Want success in every area of your life? Try learning how to be an entrepreneur — even if you don’t own your own business — and there’s a good chance that daily life can become more rewarding.
The skills required to found a thriving business are the same set you need for a winning project, a healthy marriage, or a prosperous career, said Noam Wasserman, director of the Founder Central Initiative at the USC Greif Center for Entrepreneurial Studies and author of the forthcoming book Life is a Startup.
“Having an entrepreneurial mindset involves taking traits that usually conflict and strategically combining them so as to reap their benefits, while avoiding their pitfalls,” Wasserman said.
Below are some key pairings to consider that will help you learn how to be an entrepreneur in everyday life:
Passion and analysis
Whether you’re pursuing a goal or falling in love, passion fills you with energy and keeps you moving forward beyond fear. If not balanced with analysis, however, it has the potential to hinder or even harm you. Wasserman likens this to a swimmer who dives into a pool without checking to see if it is filled with water. On the flipside, unchecked analysis might keep you from ever putting a toe in.
So when considering an investment, a career, or the best plan to achieve your goals, research and study the facts to gain understanding, take a gut check and if your head and heart agree, go for it. “There are times when following our gut, our passion, is the right thing to do. Other times we need to pull back on the reins and put more thought into it,” Wasserman said. “Ask yourself which outcomes might you celebrate and which might you regret?”
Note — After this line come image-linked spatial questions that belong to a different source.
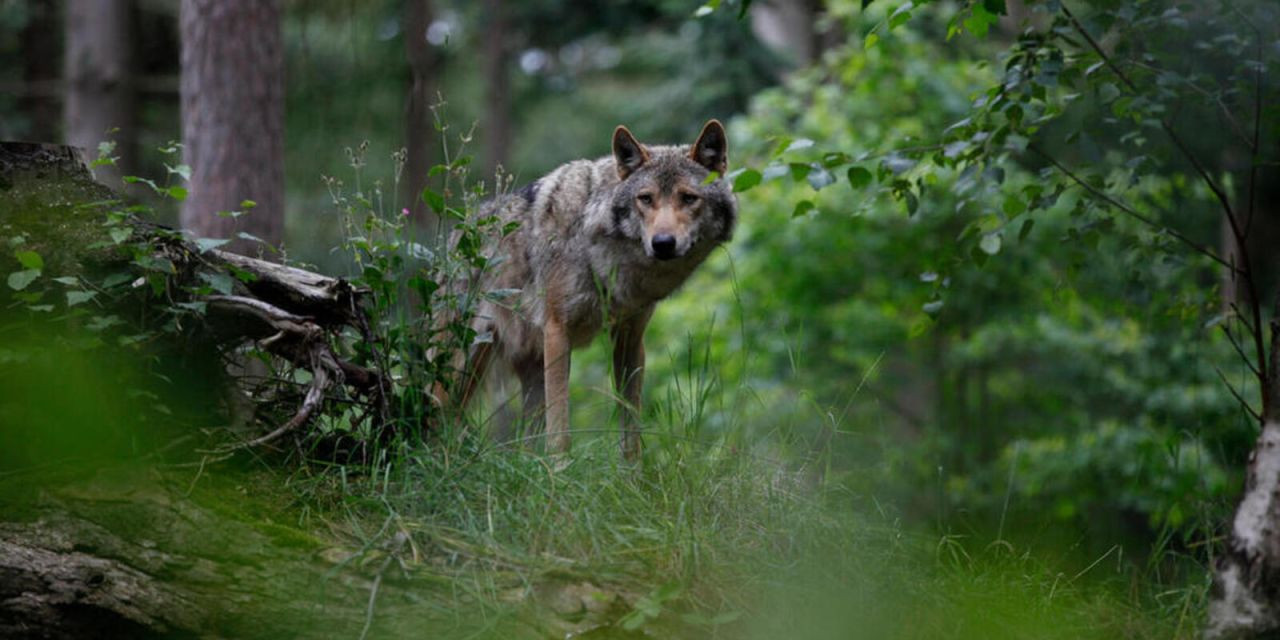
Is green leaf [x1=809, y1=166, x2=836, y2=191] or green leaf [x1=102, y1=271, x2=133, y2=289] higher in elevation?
green leaf [x1=809, y1=166, x2=836, y2=191]

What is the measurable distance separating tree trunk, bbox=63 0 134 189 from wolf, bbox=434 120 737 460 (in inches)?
370

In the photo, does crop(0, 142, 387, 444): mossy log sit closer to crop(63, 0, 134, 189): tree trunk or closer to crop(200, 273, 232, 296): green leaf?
crop(200, 273, 232, 296): green leaf

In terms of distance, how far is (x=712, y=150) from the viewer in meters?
5.45

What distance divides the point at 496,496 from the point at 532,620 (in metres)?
0.54

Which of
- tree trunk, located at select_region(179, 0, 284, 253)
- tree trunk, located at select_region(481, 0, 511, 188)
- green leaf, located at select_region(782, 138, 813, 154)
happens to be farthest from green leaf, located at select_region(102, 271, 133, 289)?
tree trunk, located at select_region(481, 0, 511, 188)

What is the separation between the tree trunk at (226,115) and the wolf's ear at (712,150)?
3053 millimetres

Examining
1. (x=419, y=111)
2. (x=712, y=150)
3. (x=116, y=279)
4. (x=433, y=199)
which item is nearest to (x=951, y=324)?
(x=419, y=111)

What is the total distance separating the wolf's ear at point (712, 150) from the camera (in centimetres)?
537

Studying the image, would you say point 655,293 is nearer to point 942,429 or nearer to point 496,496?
point 496,496

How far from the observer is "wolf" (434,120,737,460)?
5199 mm

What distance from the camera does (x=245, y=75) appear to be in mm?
7016

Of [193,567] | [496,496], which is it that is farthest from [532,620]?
[193,567]

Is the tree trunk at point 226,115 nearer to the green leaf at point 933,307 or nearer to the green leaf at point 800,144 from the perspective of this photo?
the green leaf at point 800,144

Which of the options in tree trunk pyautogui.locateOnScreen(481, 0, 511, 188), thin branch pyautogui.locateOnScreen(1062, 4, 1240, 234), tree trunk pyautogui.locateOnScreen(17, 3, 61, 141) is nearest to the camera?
thin branch pyautogui.locateOnScreen(1062, 4, 1240, 234)
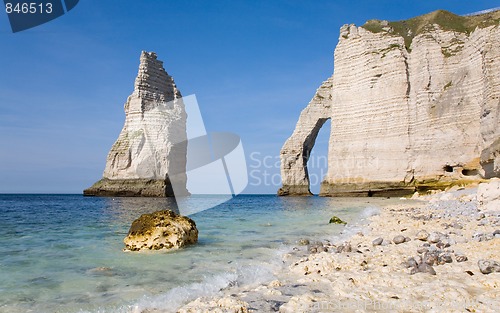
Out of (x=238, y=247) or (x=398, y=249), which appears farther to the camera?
(x=238, y=247)

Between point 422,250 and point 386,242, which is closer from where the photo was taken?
point 422,250

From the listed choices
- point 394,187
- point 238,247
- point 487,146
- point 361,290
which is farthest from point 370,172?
point 361,290

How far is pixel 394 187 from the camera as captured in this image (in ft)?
128

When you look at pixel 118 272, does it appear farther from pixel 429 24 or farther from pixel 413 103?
pixel 429 24

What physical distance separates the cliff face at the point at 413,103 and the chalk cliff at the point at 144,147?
26.8 m

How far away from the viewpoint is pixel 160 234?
8.44m

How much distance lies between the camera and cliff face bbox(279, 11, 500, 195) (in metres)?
33.2

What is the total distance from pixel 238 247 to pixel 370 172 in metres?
35.5

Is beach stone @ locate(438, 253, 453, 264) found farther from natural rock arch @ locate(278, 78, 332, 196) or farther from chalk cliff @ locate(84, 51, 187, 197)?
chalk cliff @ locate(84, 51, 187, 197)

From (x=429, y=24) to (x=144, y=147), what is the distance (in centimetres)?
4359

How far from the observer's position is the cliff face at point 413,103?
1305 inches

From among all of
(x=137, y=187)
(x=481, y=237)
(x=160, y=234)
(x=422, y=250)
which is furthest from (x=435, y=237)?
(x=137, y=187)

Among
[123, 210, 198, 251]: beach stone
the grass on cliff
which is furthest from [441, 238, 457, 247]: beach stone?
the grass on cliff

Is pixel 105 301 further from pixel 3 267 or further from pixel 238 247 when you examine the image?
pixel 238 247
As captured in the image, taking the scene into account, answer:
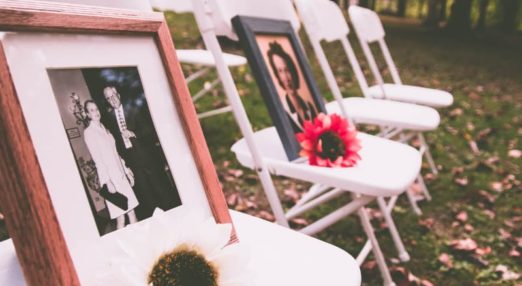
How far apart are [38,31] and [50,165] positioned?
0.71ft

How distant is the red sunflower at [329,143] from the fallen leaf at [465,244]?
4.18 ft

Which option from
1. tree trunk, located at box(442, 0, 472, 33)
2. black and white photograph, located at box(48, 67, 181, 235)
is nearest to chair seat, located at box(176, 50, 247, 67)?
black and white photograph, located at box(48, 67, 181, 235)

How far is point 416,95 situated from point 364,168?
5.71 ft

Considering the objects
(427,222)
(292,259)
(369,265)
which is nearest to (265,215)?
(369,265)

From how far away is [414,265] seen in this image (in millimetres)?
2242

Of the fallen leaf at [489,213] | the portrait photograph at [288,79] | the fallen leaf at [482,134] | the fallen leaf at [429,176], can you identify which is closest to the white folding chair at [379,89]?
the fallen leaf at [429,176]

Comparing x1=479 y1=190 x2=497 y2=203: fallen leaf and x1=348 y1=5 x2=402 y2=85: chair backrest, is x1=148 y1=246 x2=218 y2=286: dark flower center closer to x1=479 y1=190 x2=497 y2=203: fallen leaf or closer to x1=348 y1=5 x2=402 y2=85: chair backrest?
x1=348 y1=5 x2=402 y2=85: chair backrest

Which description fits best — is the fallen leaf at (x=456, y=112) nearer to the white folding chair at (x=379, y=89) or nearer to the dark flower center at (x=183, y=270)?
the white folding chair at (x=379, y=89)

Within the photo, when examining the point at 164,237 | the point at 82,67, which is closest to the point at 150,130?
the point at 82,67

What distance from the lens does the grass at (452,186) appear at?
229cm

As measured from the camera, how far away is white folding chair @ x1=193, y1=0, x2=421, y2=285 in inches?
53.3

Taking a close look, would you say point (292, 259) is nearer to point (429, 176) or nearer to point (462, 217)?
point (462, 217)

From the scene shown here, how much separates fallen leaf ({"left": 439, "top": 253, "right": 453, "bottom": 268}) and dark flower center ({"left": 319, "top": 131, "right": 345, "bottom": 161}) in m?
1.19

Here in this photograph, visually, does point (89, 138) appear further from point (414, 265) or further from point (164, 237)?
point (414, 265)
Short-term gains and long-term vision
Successful planning — be it a work project or a life’s journey — requires the ability to pair short-term needs and long-term vision. A decision that takes care of immediate needs might seem right (like avoiding a difficult conversation you loathe having) yet can lead to problems later on. Or, you may get so focused on what might happen down the road that you wind up in decision gridlock and fail to act now. When you are more focused on how to be an entrepreneur, you can find balance between the two.
Wasserman offers a real-world example: A graduate who wants to make a mark in the nonprofit world may also be planning to get married and start a family. If not careful to balance immediate needs with long-term plans, that graduate could end up picking a higher entry-level salary in an unwanted career to pay for a wedding, a mortgage and the needs of a growing family. However, if the graduate can pair short- and long-term vision, he or she could opt to get married but not before saving up beforehand and resisting the immediate appeal of a lavish wedding and a large house (with an even larger mortgage). That way, taking an entry-level nonprofit job will be feasible in the short term and can lead to a meaningful career — along with a rewarding family life — in the long term.
Success and failure
While most people try to avoid failure, few plan for success.
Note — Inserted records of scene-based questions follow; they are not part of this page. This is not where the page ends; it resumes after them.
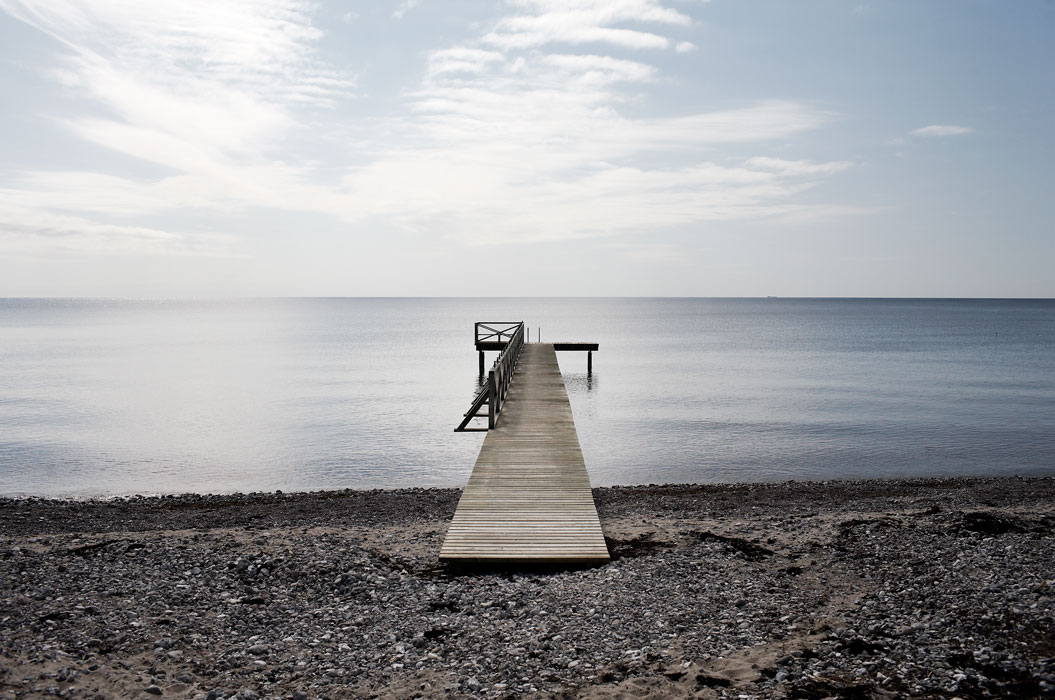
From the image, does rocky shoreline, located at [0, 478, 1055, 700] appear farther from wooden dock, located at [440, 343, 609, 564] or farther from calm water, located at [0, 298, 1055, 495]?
calm water, located at [0, 298, 1055, 495]

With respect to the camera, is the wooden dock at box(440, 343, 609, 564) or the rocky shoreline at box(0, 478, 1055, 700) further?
the wooden dock at box(440, 343, 609, 564)

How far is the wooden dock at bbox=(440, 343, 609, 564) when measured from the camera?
852cm

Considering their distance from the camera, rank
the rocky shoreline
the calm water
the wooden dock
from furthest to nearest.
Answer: the calm water < the wooden dock < the rocky shoreline

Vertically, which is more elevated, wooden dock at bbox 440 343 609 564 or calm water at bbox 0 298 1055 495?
wooden dock at bbox 440 343 609 564

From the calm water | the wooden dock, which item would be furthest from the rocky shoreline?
the calm water

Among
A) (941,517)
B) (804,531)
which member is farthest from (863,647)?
(941,517)

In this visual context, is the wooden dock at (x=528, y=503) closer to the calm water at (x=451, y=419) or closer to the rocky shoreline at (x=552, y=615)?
the rocky shoreline at (x=552, y=615)

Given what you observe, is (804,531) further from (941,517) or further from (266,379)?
(266,379)

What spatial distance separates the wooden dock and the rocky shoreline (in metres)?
0.32

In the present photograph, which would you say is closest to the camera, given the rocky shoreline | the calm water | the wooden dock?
the rocky shoreline

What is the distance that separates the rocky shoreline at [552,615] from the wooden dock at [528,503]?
32 centimetres

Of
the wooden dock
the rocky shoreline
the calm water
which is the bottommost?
the calm water

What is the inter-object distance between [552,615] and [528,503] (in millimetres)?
3100

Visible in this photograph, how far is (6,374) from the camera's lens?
39.8m
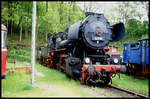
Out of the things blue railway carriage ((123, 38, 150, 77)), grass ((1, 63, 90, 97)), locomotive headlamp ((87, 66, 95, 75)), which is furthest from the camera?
blue railway carriage ((123, 38, 150, 77))

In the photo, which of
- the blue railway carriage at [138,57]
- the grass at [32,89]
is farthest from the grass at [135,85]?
the grass at [32,89]

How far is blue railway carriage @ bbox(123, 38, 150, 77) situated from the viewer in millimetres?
12781

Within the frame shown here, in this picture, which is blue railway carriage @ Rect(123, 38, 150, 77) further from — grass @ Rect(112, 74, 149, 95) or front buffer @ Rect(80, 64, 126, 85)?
front buffer @ Rect(80, 64, 126, 85)

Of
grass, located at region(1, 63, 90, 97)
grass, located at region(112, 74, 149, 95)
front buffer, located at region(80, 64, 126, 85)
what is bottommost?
grass, located at region(112, 74, 149, 95)

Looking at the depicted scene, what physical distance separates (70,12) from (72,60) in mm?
17725

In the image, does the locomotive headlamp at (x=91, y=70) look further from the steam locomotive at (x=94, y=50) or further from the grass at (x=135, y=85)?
→ the grass at (x=135, y=85)

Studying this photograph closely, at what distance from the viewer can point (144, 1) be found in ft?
63.9

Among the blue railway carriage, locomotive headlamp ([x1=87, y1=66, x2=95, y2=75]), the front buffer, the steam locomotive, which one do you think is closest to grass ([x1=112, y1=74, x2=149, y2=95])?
the steam locomotive

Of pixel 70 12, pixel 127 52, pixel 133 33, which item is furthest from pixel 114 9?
pixel 127 52

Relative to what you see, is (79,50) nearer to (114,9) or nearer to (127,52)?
(127,52)

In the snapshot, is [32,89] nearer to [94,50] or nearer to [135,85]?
[94,50]

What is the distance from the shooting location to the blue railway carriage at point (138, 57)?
1278 centimetres

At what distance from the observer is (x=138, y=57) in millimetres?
13922

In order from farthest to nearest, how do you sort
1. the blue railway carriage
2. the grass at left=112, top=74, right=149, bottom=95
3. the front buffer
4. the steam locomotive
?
1. the blue railway carriage
2. the steam locomotive
3. the grass at left=112, top=74, right=149, bottom=95
4. the front buffer
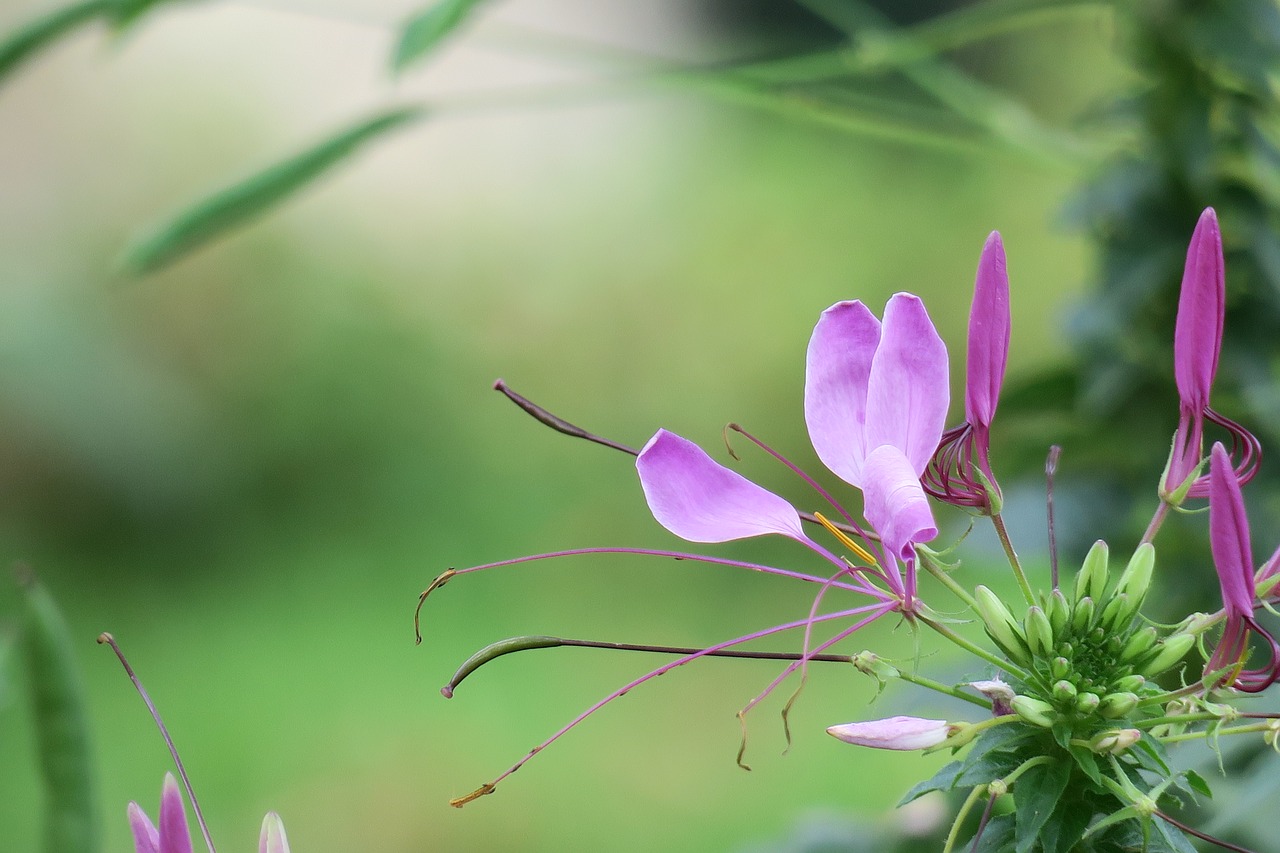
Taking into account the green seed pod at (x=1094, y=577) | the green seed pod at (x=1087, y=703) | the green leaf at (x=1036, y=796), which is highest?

So when you achieve your dream, you risk being unprepared for the changes it brings. “You might save enough to make the down payment on your dream home, but then not have the funds to handle the monthly mortgage payments,” said Wasserman. “You need to prepare for the potential downsides of success so you can handle it when it comes.”
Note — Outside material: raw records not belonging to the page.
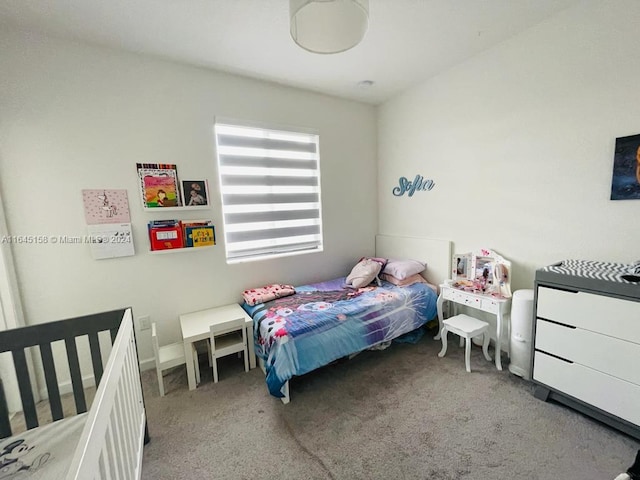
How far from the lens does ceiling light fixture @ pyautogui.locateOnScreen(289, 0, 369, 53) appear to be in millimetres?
1532

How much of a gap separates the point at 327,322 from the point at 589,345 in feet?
5.35

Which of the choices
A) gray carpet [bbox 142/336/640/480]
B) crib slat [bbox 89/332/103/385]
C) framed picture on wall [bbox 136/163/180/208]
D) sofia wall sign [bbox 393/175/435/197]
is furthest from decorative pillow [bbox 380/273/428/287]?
crib slat [bbox 89/332/103/385]

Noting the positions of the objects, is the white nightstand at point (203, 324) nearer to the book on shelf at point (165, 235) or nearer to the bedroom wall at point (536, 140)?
the book on shelf at point (165, 235)

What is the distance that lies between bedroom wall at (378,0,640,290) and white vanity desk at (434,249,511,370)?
0.14 meters

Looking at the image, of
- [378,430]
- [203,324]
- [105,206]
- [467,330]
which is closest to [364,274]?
[467,330]

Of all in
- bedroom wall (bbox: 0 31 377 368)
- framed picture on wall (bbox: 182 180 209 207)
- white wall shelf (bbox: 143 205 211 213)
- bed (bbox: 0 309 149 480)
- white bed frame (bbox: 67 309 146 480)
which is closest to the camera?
white bed frame (bbox: 67 309 146 480)

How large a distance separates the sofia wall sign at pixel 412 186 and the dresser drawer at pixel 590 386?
1799mm

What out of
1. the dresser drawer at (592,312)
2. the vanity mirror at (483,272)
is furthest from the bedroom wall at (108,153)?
the dresser drawer at (592,312)

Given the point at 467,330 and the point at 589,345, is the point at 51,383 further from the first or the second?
the point at 589,345

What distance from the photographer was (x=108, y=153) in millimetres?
2129

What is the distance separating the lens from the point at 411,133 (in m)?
3.10

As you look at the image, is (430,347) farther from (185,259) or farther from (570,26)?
(570,26)

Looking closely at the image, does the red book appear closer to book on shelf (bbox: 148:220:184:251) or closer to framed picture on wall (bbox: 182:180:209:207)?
book on shelf (bbox: 148:220:184:251)

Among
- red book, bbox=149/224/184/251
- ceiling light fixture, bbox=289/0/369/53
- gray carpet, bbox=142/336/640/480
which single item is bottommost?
gray carpet, bbox=142/336/640/480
You also need to plan for failure, so if it happens, you can harness it for good. Force yourself to think of at least five things that could go wrong, and then decide what you will do if they occur. “Find a way to use each setback as a blessing,” Wasserman said. “Maybe it’s a wakeup call to move in a different direction or into a less prominent but higher impact role. It could even become the motivation that enables you to scale to greater ‘I’ll show them!’ heights.”
When you learn how to be an entrepreneur, you plan for both failure and success. That way the unexpected bumps in life’s road won’t be able to sap your energy — or derail you.